# Script to get the volume data by VehClass
Created by: Apoorba

Date: March 27, 2019

Vehicle class:
0: Unknown
1: <20 ft.
2: 20-40 ft.
3: >40 ft.

In [1]:
import boto3 #Need to read and write files to aws s3 bucket
import pandas as pd
from io import BytesIO as StringIO 
import numpy as np

    Note: For Python 2.7 we imported BytesIO as StringIO
    Don't need to do this for Python 3.x
    Just use import StringIO as StringIO

## Read the 5 min aggregate data 

The data is obtained from "Vol_dat.csv" file. We got this file from "Vol-Lamarie-Cheyenne-V1" script. 

In [2]:
client=boto3.client('s3')
obj=client.get_object(Bucket='prod-sdc-tti-911061262852-us-east-1-bucket',Key="abibeka/Data/Feb2018HiveVolDat_Ln_Cls.csv")
dat=pd.read_csv(obj['Body'])
dat.head()

Unnamed: 0,t1.controller,t1.lane,t1.vehclass,t1.time5m,t1.speedmph_avg,t1.nrec,t2.direction,t2.milepost,t2.2015_adt
0,384,1,1,2018-02-01 00:05:00,,1,I,325.8,13890
1,384,1,2,2018-02-01 00:05:00,,1,I,325.8,13890
2,384,1,3,2018-02-01 00:05:00,63.550001,4,I,325.8,13890
3,384,3,3,2018-02-01 00:05:00,65.703334,3,I,325.8,13890
4,384,4,1,2018-02-01 00:05:00,65.650002,1,I,325.8,13890


## Process 5 min aggregate data
Remove the "tx." from the column name.
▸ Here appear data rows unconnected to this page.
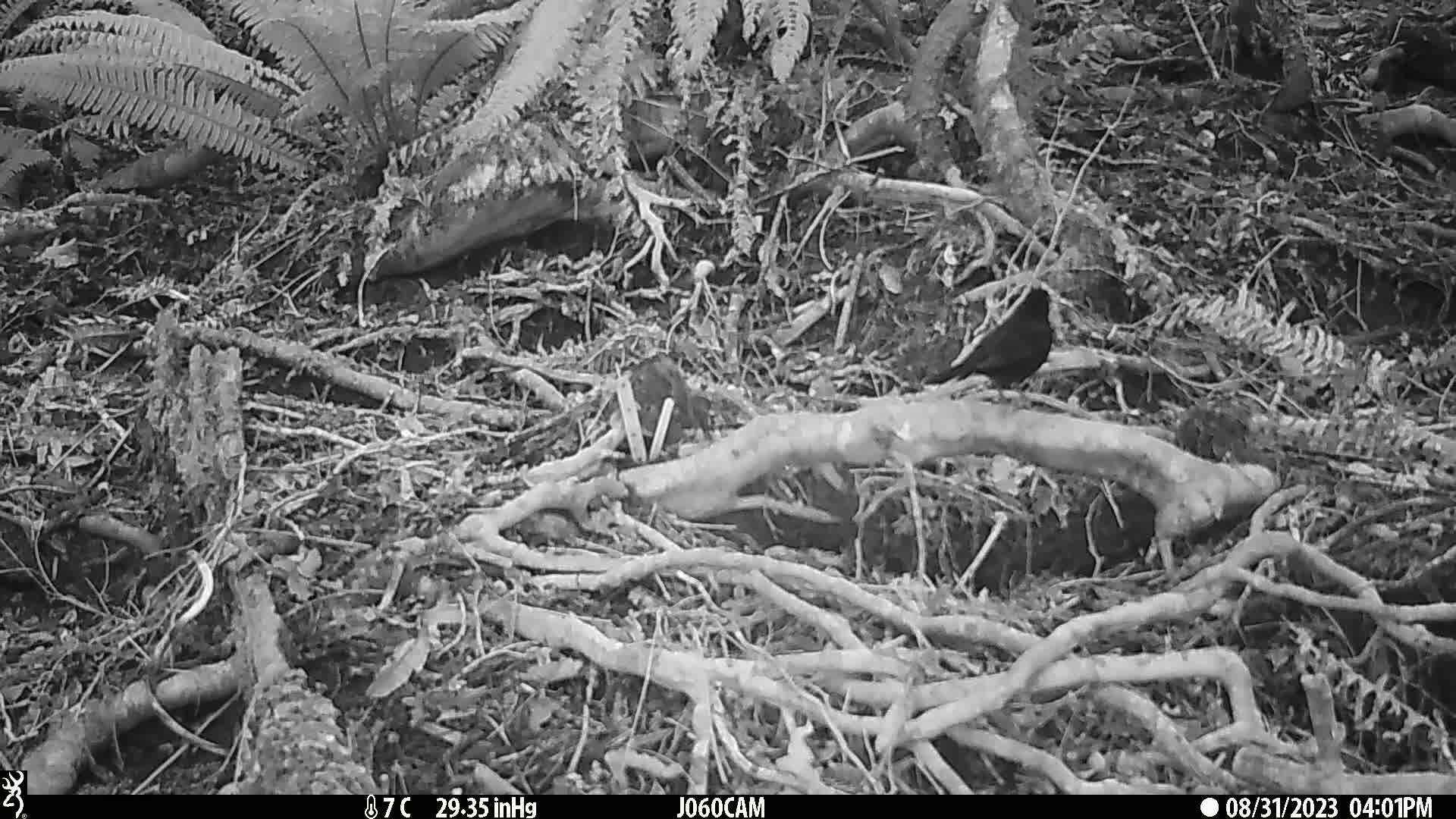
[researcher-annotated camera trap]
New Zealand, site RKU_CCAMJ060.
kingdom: Animalia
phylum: Chordata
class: Aves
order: Passeriformes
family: Turdidae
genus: Turdus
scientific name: Turdus merula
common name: eurasian blackbird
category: blackbird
Also only retain the relevant columns.

In [3]:
{x:x.split('.')[1] for x in dat}

{'t1.controller': 'controller',
 't1.lane': 'lane',
 't1.nrec': 'nrec',
 't1.speedmph_avg': 'speedmph_avg',
 't1.time5m': 'time5m',
 't1.vehclass': 'vehclass',
 't2.2015_adt': '2015_adt',
 't2.direction': 'direction',
 't2.milepost': 'milepost'}

In [4]:
Rename1 ={x:x.split('.')[1] for x in dat}
dat=dat.rename(index=str,columns=Rename1)
dat =dat[['controller','time5m','nrec','speedmph_avg','lane','vehclass','direction','milepost']]
dat=dat.rename(index=str, columns={'nrec':'Vol','speedmph_avg':'AvgSpd'})
dat.head()

Unnamed: 0,controller,time5m,Vol,AvgSpd,lane,vehclass,direction,milepost
0,384,2018-02-01 00:05:00,1,,1,1,I,325.8
1,384,2018-02-01 00:05:00,1,,1,2,I,325.8
2,384,2018-02-01 00:05:00,4,63.550001,1,3,I,325.8
3,384,2018-02-01 00:05:00,3,65.703334,3,3,I,325.8
4,384,2018-02-01 00:05:00,1,65.650002,4,1,I,325.8


In [5]:
dat_e=pd.pivot_table(dat,index=['controller','time5m'],values=['Vol','AvgSpd'],columns=['vehclass'],aggfunc={'Vol':np.sum,'AvgSpd':np.mean})

In [6]:
dat_e1=dat_e.copy()
dat_e1=dat_e.reset_index()
dat_e1=dat_e1.rename(columns={0:"Class0",1:"Class1",2:"Class2",3:"Class3"})

In [7]:
dat_e1.head()

Unnamed: 0_level_0,controller,time5m,AvgSpd,AvgSpd,AvgSpd,AvgSpd,Vol,Vol,Vol,Vol
vehclass,Unnamed: 1_level_1,Unnamed: 2_level_1,Class0,Class1,Class2,Class3,Class0,Class1,Class2,Class3
0,384,2018-02-01 00:05:00,,65.650002,60.34,62.452963,,2.0,2.0,16.0
1,384,2018-02-01 00:10:00,,,63.280001,60.666666,,,2.0,7.0
2,384,2018-02-01 00:15:00,,70.397497,65.567501,60.1805,,3.0,3.0,11.0
3,384,2018-02-01 00:20:00,,,64.876668,62.1025,,,4.0,13.0
4,384,2018-02-01 00:25:00,,68.420002,,59.529167,,2.0,,8.0


## Create continous date indices
Basically fill out observation where volume was 0.

In [8]:
dev=dat_e1['controller'].unique()
# Get index for time 
dat_e1['DateTime']=pd.to_datetime(dat_e1['time5m'],format='%Y-%m-%d %H:%M:%S')
dat_e1=dat_e1.rename(str,columns={'controller':'deviceId'})
# Set index
dat_e1=dat_e1.set_index(['deviceId','DateTime']) 
# Create time interval index without missing values
index = pd.date_range('2018-02-01','2018-02-28',closed='right',freq='5min')
# Create a multiindex
multi_index=pd.MultiIndex.from_product([dev,index],names=['deviceId','DateTime'])
# Reindex. Now the missing values have nan. 
dat_e1=dat_e1.reindex(multi_index)

In [9]:
#index.head(20)

In [10]:
dat_e1.columns=[''.join(col).strip() for col in dat_e1.columns.values]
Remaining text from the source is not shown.